* [TEXT PROVIDED]
[BEGIN]

I did at first. Now, not so much.

At any rate, I do think weapon speed are okay IF you also take into account reach (there are some ignoramusses on RGFD that violently and irrationally oppose them regardless of how rationally they are approached.) Problem is that once you do that, weapon speed doesn't count for a whole lot and you are adding a whole bunch of detail to keep track of it.


----------



## ColonelHardisson (Sep 16, 2002)

Speed factors were in 1e too. Even Gygax didn't use speed factors; he said so on these boards. Go ask him about it on the thread at the top of the page.

I never used them either. Well, we tried 'em once, but nobody thought they added anything to the game.


----------



## Emiricol (Sep 16, 2002)

no


----------



## EricNoah (Sep 16, 2002)

If I were going to do it I would keep it really simple:  

Go by size of weapon (T, S, M, L, H, etc.) -- assign it an initiative bonus or penalty.  Probably put M at 0, each other category at 2 above or below that.  Make special rules for special weapons (maybe nunchuku is a little faster than other weapons its size).

But really, with the way initiative works in 3E, it only helps you in the first round.  To me it's not worth the effort.


----------



## The_Gneech (Sep 16, 2002)

I certainly don't. Turn order is hard enough to keep track of as it is, even with static initiatives. -TG


----------



## Celebrim (Sep 16, 2002)

No, I don't.

What I do miss is first edition style weapon vs. armor bonus factors (and they'd be easier to calculate than even in third edition).  

I've put some rules together but never had a chance to use them to see if they were worth the trouble, but in 1st edition they were (IMO) essential if you wanted 1) anything like realism, and 2) people using anything but swords (especially two-handed ones).

I also think pole arms got shafted in third.


----------



## Maerdwyn (Sep 16, 2002)

[END]

* [PROVIDED RECORDS]
[BEGIN]

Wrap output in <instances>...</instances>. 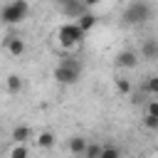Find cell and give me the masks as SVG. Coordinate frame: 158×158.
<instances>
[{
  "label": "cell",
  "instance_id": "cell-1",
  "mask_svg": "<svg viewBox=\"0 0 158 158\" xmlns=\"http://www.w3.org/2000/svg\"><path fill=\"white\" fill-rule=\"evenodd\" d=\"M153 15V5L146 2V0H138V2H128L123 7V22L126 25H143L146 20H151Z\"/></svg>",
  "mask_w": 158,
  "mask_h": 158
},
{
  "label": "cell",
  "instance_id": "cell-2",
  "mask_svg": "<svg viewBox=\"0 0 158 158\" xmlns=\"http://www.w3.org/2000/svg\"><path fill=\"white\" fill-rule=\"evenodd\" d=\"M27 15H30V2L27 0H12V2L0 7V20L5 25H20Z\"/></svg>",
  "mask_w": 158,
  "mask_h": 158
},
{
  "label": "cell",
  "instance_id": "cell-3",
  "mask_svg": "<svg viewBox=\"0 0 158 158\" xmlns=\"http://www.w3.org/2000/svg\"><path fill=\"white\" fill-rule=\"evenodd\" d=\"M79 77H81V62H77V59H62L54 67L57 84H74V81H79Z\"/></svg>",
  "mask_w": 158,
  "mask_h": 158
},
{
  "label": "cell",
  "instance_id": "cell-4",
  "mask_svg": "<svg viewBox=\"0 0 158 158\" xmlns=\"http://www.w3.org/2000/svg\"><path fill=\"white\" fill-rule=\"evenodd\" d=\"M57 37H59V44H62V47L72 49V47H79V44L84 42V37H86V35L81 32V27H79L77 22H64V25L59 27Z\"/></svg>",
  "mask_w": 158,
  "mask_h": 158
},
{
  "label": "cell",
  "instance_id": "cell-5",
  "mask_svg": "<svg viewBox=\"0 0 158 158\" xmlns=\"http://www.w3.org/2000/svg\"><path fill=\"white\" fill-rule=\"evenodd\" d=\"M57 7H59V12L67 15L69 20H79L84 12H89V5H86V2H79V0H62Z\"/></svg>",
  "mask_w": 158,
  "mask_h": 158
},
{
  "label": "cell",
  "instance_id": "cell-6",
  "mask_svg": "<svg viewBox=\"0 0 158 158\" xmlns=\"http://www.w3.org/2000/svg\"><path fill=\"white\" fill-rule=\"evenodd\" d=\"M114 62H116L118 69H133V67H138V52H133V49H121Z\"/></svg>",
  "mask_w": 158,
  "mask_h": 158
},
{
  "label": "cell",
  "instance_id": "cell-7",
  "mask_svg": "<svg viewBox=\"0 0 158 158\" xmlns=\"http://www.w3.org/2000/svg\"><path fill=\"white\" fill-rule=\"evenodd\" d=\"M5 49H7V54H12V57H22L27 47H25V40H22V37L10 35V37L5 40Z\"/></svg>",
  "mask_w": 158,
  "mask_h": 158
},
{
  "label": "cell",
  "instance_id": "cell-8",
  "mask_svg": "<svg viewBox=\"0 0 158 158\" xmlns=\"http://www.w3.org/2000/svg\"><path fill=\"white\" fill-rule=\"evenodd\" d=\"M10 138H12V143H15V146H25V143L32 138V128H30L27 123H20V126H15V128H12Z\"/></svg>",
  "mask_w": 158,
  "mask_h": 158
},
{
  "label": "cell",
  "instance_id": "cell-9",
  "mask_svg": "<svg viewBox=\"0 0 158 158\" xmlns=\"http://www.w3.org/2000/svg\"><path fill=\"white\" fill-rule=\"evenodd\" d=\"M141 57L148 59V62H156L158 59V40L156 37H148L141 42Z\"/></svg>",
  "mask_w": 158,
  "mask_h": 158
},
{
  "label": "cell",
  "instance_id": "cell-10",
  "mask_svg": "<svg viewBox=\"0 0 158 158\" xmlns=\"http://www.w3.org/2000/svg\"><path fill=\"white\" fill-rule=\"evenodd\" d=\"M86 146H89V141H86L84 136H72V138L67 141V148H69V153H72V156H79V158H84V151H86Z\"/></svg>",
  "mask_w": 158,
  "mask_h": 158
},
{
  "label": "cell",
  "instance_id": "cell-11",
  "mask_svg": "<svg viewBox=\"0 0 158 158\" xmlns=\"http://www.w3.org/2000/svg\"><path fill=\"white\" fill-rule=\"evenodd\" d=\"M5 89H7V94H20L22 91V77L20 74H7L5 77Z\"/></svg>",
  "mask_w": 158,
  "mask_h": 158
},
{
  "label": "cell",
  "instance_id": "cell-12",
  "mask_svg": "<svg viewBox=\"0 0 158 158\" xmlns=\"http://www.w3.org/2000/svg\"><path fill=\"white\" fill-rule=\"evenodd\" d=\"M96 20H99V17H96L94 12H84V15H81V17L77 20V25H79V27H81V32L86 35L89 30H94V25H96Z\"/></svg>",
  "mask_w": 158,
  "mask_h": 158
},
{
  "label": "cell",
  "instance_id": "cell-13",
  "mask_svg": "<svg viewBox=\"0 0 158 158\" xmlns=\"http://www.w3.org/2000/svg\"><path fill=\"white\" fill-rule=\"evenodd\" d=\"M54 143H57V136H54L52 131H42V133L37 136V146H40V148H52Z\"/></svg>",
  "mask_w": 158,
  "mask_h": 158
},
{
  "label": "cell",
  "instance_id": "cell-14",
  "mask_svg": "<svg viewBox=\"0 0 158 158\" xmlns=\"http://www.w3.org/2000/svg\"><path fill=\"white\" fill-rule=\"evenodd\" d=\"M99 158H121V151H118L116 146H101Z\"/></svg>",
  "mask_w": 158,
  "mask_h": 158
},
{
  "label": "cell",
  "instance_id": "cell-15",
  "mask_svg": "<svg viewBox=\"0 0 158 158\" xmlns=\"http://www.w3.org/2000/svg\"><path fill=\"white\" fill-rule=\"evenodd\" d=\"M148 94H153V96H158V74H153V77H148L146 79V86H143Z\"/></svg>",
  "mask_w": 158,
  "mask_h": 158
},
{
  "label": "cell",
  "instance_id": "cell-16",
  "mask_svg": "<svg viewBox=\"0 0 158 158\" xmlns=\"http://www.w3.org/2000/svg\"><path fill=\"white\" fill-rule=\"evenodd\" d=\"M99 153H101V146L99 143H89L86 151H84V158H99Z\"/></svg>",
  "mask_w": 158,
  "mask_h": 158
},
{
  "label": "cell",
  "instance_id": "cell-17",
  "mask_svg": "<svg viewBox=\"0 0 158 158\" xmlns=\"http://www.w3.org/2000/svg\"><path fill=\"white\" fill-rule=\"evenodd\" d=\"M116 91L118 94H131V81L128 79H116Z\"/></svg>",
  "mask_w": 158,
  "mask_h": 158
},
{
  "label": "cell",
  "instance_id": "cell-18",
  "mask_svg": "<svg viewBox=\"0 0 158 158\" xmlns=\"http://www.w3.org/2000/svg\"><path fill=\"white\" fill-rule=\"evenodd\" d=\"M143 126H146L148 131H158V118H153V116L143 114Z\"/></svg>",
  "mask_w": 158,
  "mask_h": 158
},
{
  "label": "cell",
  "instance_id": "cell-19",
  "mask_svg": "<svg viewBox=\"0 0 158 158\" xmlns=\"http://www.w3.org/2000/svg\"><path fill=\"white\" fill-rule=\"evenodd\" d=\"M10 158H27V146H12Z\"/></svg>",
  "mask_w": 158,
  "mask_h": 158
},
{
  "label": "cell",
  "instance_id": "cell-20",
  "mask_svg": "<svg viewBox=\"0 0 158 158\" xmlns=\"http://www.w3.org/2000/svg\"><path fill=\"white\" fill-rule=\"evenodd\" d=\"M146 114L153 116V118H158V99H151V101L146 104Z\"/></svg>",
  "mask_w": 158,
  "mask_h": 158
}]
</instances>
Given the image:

[END]

* [EXERCISE 1]
Answer these from the forum thread on weapon speed factors:
(a) According to ColonelHardisson, who said on these boards that he didn't use speed factors?
(b) In EricNoah's suggestion, what initiative modifier would size M weapons get?
(c) What does Celebrim say got shafted in third edition?
* [EXERCISE 2]
List every username that appears as a post header in the forum thread on weapon speed factors.
* [EXERCISE 3]
Resume the forum thread on weapon speed factors with the post under the final header.

* [TASK ANSWER 1]
(a) Gygax
(b) 0
(c) Pole arms

* [TASK ANSWER 2]
ColonelHardisson, Emiricol, EricNoah, The_Gneech, Celebrim, Maerdwyn

* [TASK ANSWER 3]
Even in these days of the 6 second round, I still assumes that charcters make many attacks in one round, and that the ones you make a hit roll for are simply the best aimed of those attacks.  With that abstraction, speed factor isn't really necessary - multiple attacks by everyone  throughout the entire are happening; so while a dagger may get them more quickly, only the skill of the combatants affects how quickly and how often the well-placed attacks occur.


----------



## Vicegrip (Sep 16, 2002)

--Yeah, it's funny, I used to really worry about initiative when I thought about designing/evaluating games, but the fact is, in some cases it doesn't matter.
--In a gritty and realistic game, where every attack could be your last, then yeah, it matters.  However, in a game like DnD where fight will last many rounds, many blows will be struck, and there's no real deterioration due to wounds, initiative is pretty insignificant.  The only time it really used to matter is in spellcasting and interruption, and the AOO rules in DnD really kick the crap out of that problem IMO.


----------



## psionotic (Sep 16, 2002)

The death of weapon speeds and spellcasting segments is one of the many beautiful things about 3E, says I.


----------



## reiella (Sep 16, 2002)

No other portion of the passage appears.